Preface Many people do not understand why a 1 should be added to the front of sample X in neural network and logistic regression, so that X=[x1,x2… xn] becomes X=[1,x1,x2… xn]. So you might make all kinds of mistakes, such as missing this 1, or incorrectly adding this 1 to the result of W·X, leading to all kinds of bugs in the model and even failure to converge. I still don’t understand what this offset term does.
In the articles “Logistic regression” and “From logistic regression to Neural Network”, Xiao Xi often ignores the bias term B of the model in order to concentrate his argument, but it does not mean that it can also be ignored in practical engineering and rigorous theory. On the contrary, this is often important.
In the article “From logistic regression to Neural Network”, Xiao Xi explained that a traditional neural network can be regarded as the output of multiple logistic regression models as the input of another logistic regression model “combined model”. Therefore, discussing the role of bias term B in neural network is approximately equivalent to discussing the role of bias term B in logistic regression model.
So, to reduce our thinking, let’s start with the bias term of the logistic regression model, which is essentially a review of high school math.
Based on review of
As we know, logistic regression model is essentially a function y=WX+b to draw the decision surface, where W is the model parameter, which is the slope of the function (remember y=ax+b) and b is the intercept of the function.
In the one-dimensional case, let W=[1] and b=2. Then y=WX+b is as follows (a line with intercept 2 and slope 1) :
In two dimensions, W=[1 1], b=2, y=WX+b is as follows (a plane with intercept 2 and slope [1 1])
Obviously, the function y=WX+b is the line/plane/hyperplane of 2 dimensions /3 dimensions/higher dimensions. So logistic regression is of course a linear classifier. So if we didn’t have this offset b, then we would only be able to draw the line/plane/hyperplane through the origin in space. For most cases, such as the one below, it would be a disaster to ask the decision plane to cross the origin.
Therefore, for logistic regression, this bias term B must be added to ensure that our classifier can draw the decision surface anywhere in space (although the drawing must be straight, not curved, teh…). .

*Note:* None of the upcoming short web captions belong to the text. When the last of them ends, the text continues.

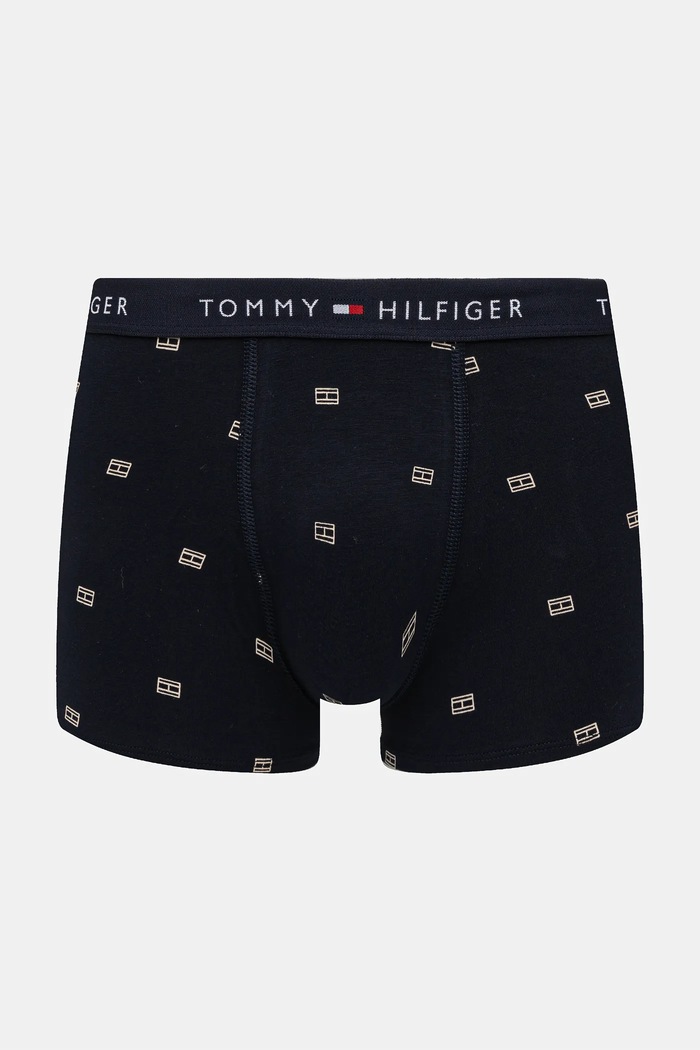 Момче Боксерки и чорапи Tommy Hilfiger UB0UB00568.9BYH тъмносин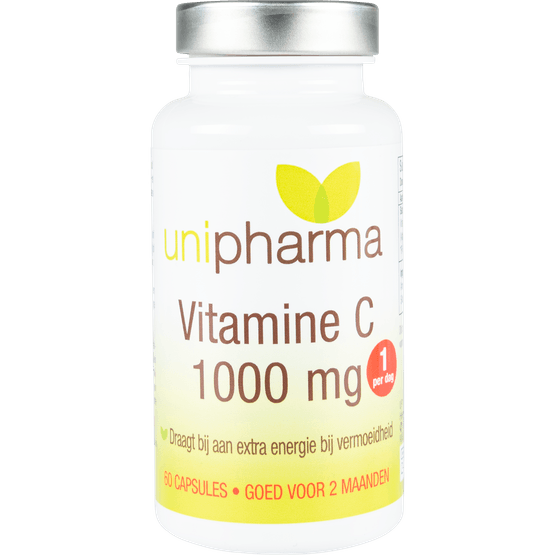 Unipharma Vitamine C Boost 1000 mg - Dirk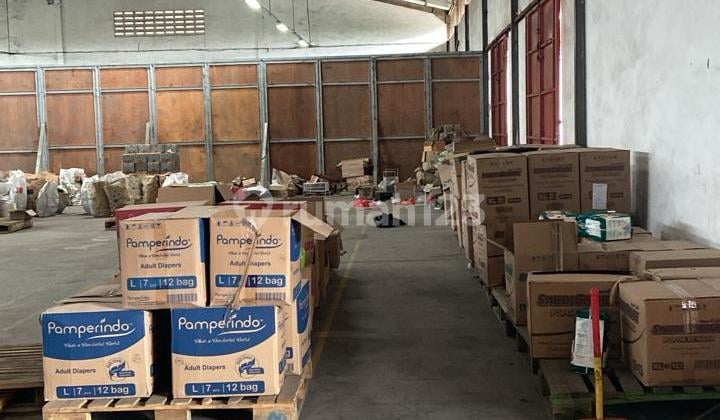 Warehouse for Rent 800M and 1300M at Raya Cibitung. Bekasi
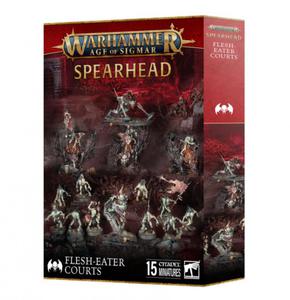 Spearhead - Flesh-eater Courts - 2878577924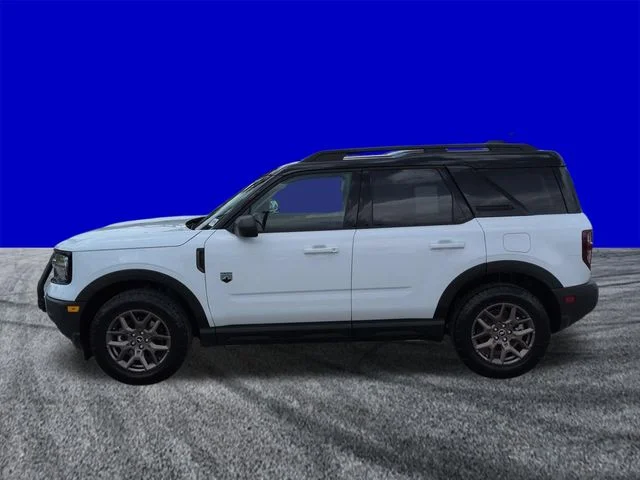 New 2026 Oxford White Ford Big Bend® image 7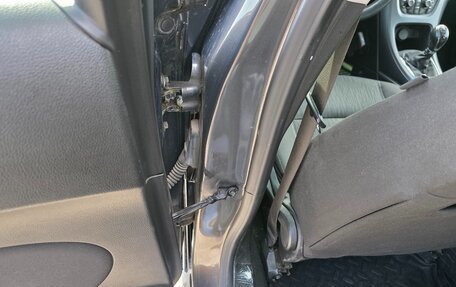 Opel Astra J, 2014 год, 800 000 рублей, 32 фотография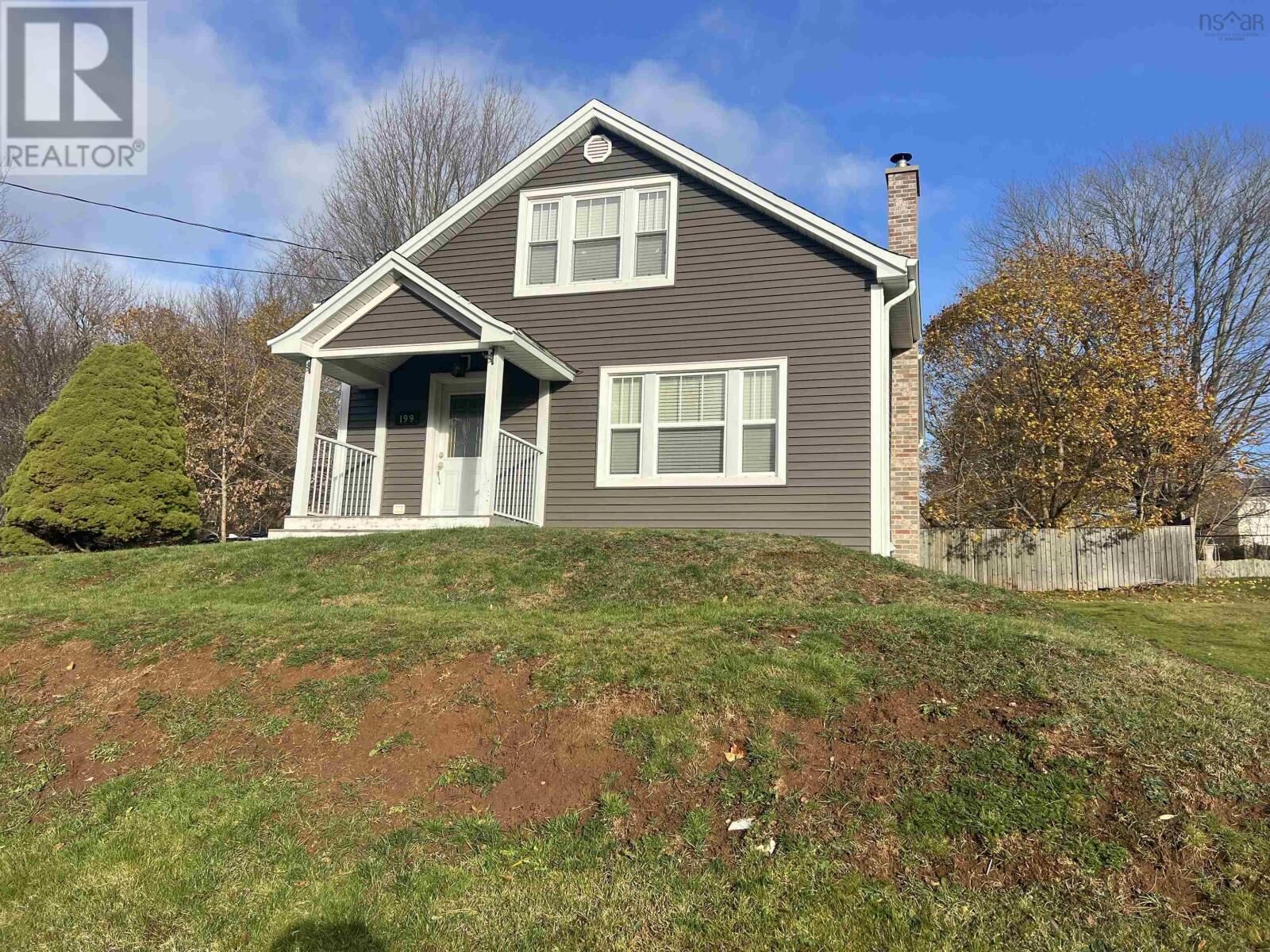 Property Photo: 199 King Street NS B2N 3L3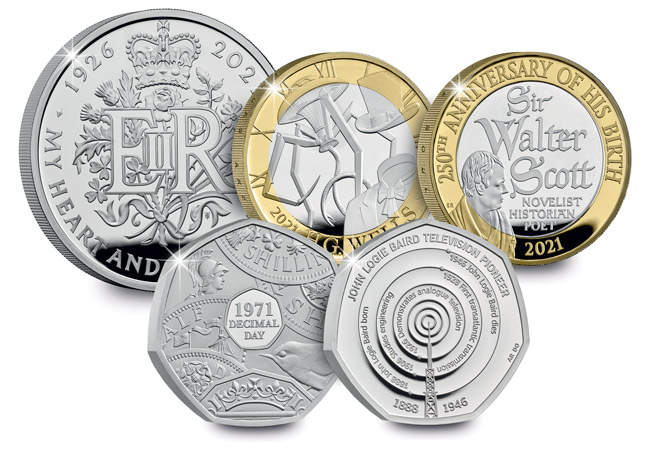 AT 2021 Coins Campaign Images 8 copy - FIRST LOOK! Brand new UK commemorative coins released for 2021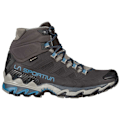 Miniatyrbild 3 av 7: La Sportiva Goretex Vandringskängor I Läder Ultra Raptor Ii Mid Grå EU 37 1/2 Kvinna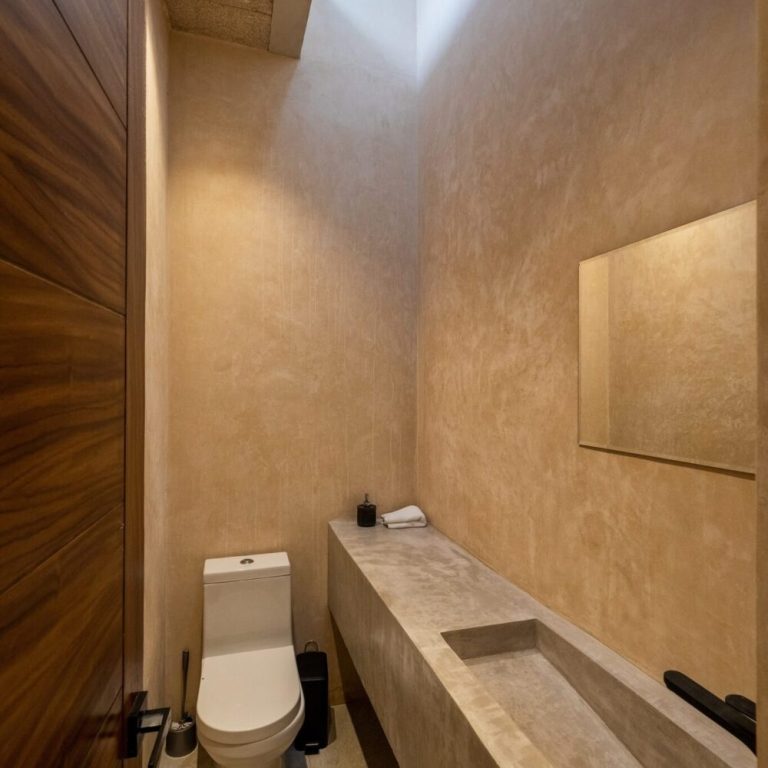 Casa Desnuda por V+A arquitectura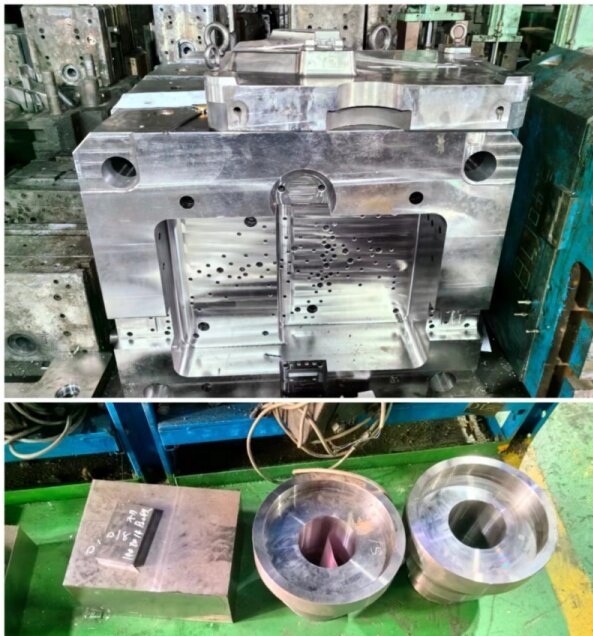 Discover the Excellence of Seipo's High-Quality Aluminum Die Casting Molds: A Focus on Mold Materials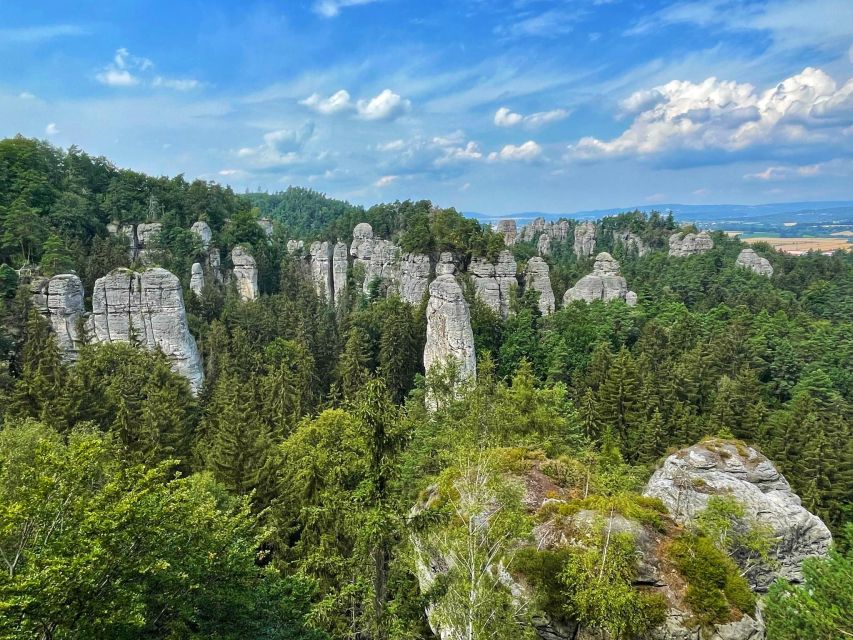 From Prague: Full-Day Bohemian Paradise Guided Hiking Trip - Practical gear, small tips, and how to avoid a bad day
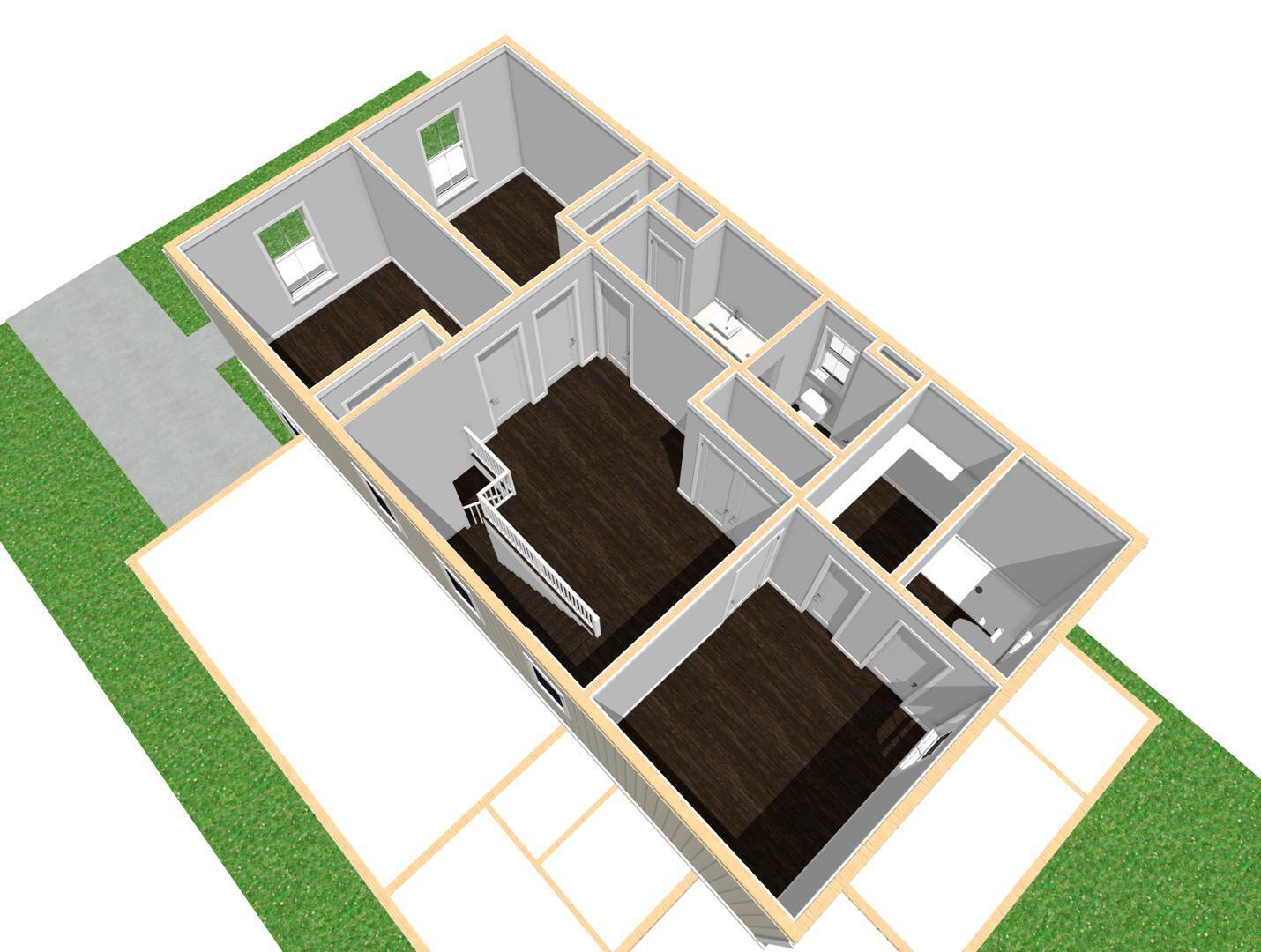 INLET BEACH HEIGHTS - Residential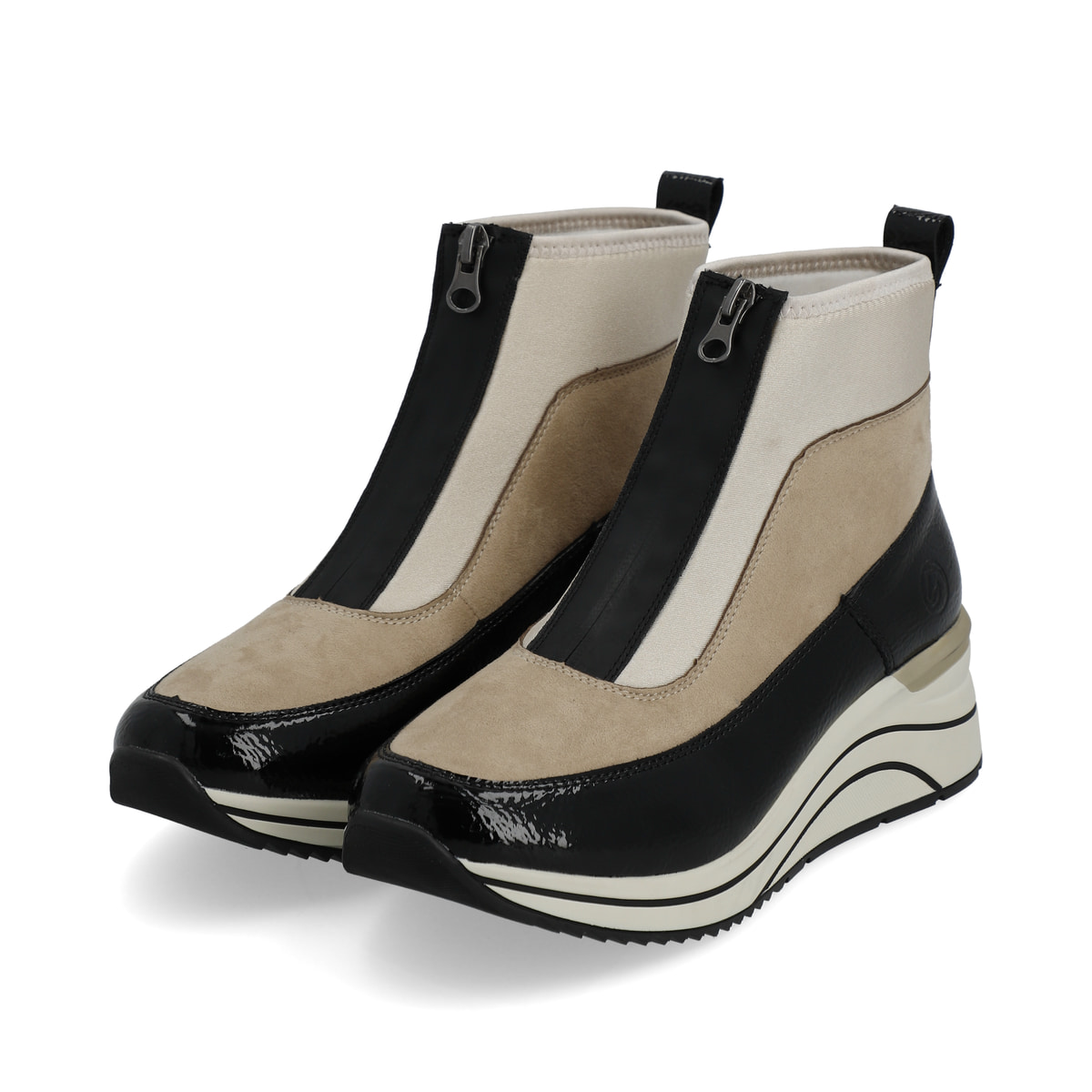 Remonte Damen Kurzstiefel - Beige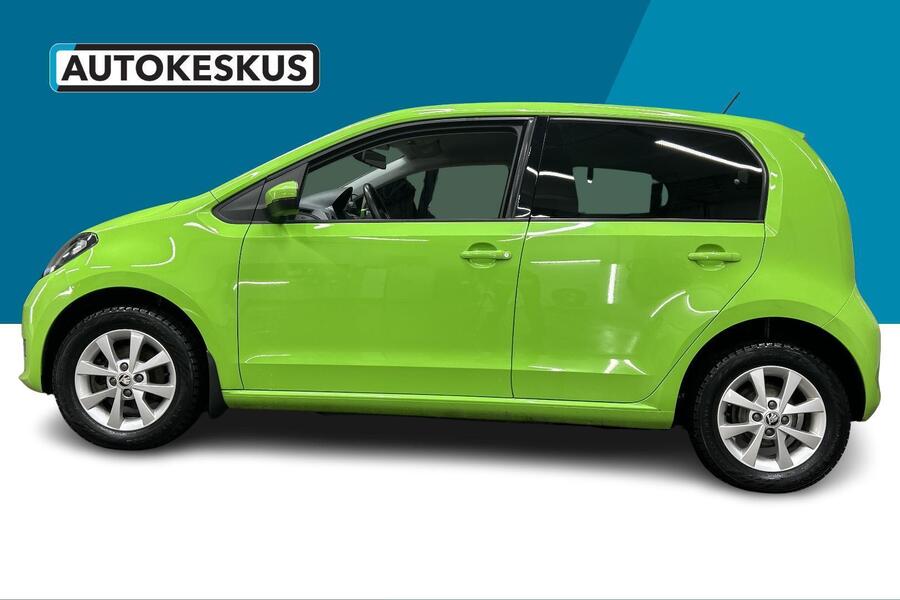 Skoda Citigo vaihtoauto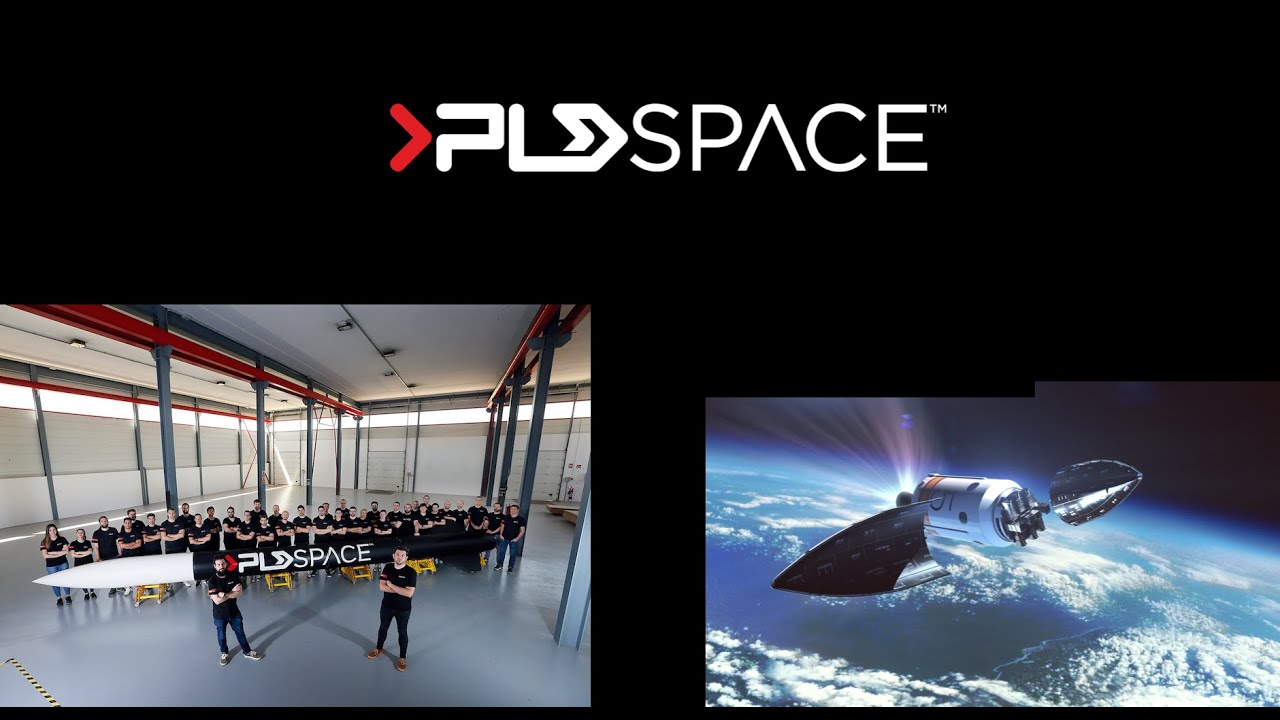 PLD Space: испанская компания по запуску ракет.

In the same way, the bias term B should be added to the neural network composed of multiple logistic regression. But think about it, if there are three nodes in the hidden layer, it’s like there are three logistic regression classifiers. Each of the three classifiers draws its own decision plane, so the bias term B will be different in general. For example, the following complex decision boundary may be drawn by a neural network of three hidden nodes:
How to intelligently assign different B’s to three classifiers (hidden nodes)? Or what if the model dynamically adjusts the B of the three classifiers in the training process to draw the optimal decision surface of each classifier?
(1, x1,x2…) (X +1, X +1, X +1, X +1, X +1) ), and then let each classifier train its own bias weight, so the weight of each classifier also becomes n+1 dimension, namely [w0,w1… , where, w0 is the weight of the offset item, so 1*w0 is the bias/intercept of this classifier. In this way, the intercept B, which seems to be different from the slope W, is unified under a framework, so that the model can adjust parameter W0 constantly during the training process, so as to achieve the purpose of adjusting B.
So, if you’re writing neural network code, and you leave out the bias term, the neural network is likely to become very poor, converge very slowly and with poor accuracy, or even go into a “zombie” state that doesn’t converge. So, unless you have a very good reason to get rid of bias b, don’t dismiss it as small.